The Radeon HD 7970 also introduces simplified ultra-high-resolution display support. To date, 4K-pixel displays required multiple inputs, but the Radeon HD 7900 series can purportedly do this from a single connector now using 3 GHz Fast HDMI or DisplayPort 1.2 HBR2.
Finally, some notes about upcoming features planned for the Catalyst Control Center driver. AMD says that, in February 2012, the 12.2 driver will offer custom desktop resolutions, a feature it says that Eyefinity users asked for since day one. Other enhancements include preset manager improvements and the ability to drop the Windows taskbar on a preferred display in a multi-monitor environment.
Stereoscopic 3D Enhancements
The first stereoscopic 3D announcement ties in directly with Eyefinity, but it’s not specific to the Radeon HD 7900s: the Catalyst 11.12 driver includes Eyefinity support for HD3D, and the already-available Catalyst 12.1 preview driver includes CrossFire support for both HD3D and Eyefinity, lifting one of the biggest detractors from 3D gaming on AMD graphics cards.

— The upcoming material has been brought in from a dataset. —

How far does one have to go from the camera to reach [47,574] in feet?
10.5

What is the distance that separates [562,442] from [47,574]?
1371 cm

Rendering in stereo is incredibly demanding, and CrossFire could definitely help. Until now, though, it simply wasn’t an option.
Radeon HD 7970 is the first graphics card to support the aforementioned 3 GHz Fast HDMI standard, capable of frame packing a 1080p stereoscopic 3D signal to televisions at 120 Hz, or 60 Hz per eye. Unfortunately, this doesn’t work on existing televisions. The display must support Fast HDMI explicitly. On a side note, the Radeon HD 7970 also supports 60 Hz (30 per eye) stereoscopic gaming over standard HDMI 1.4a, although we’re not sure how much of a difference it makes compared to the current 48 Hz implementation.
Finally, it’s worth noting that Microsoft will include a Stereo3D API in Windows 8, and AMD’s Radeon HD 7970 is already claimed to support it. The hope is that this vendor-agnostic solution will embolden more developers to get on-board.
UVD and the new Video Codec Engine (VCE)
AMD added dual-stream HD+HD acceleration to its newest iteration of the Unified Video Decoder (UVD), but that's the only change to UVD's decoding feature set. There is something new to talk about on the encoding side, though, and that’s the Video Codec Engine (VCE). Although AMD isn’t specific about VCE’s implementation (making it tough to compare to Intel’s Quick Sync), it does call the feature a multi-stream hardware-based H.264 encoder. Chris Angelini predicted the arrival of something like this nearly a year ago in his Sandy Bridge launch coverage.
The thing is, limited to H.264 encode acceleration, VCE isn’t as comprehensive as Quick Sync. AMD claims that the encode pipeline is capable of working faster than real-time. However, it’s not as scalable on its own as it would be if you were using VCE with the GPU’s compute improvements in parallel.
To that end, the company recommends using VCE-only on lower-end graphics cards, or perhaps in mobile environments where the power savings of fixed-function logic has a big impact on battery life.
The hybrid mode, shown below, is more interesting. Because it involves compute resources (the ALUs), power consumption increases dramatically. The programmable hardware takes over a greater number of encode tasks, while the VCE retains entropy encode duties.
Although we’d love to compare VCE to Intel’s Quick Sync, or even Nvidia’s CUDA-accelerated encode performance, this is yet another components of the Radeon HD 7970 launch that isn’t ready for testing. In fact, none of the features discussed on this page could be tested to make sure they work. AMD simply couldn’t supply us with the software tools able to exploit the virtues of what it says its GPU can do.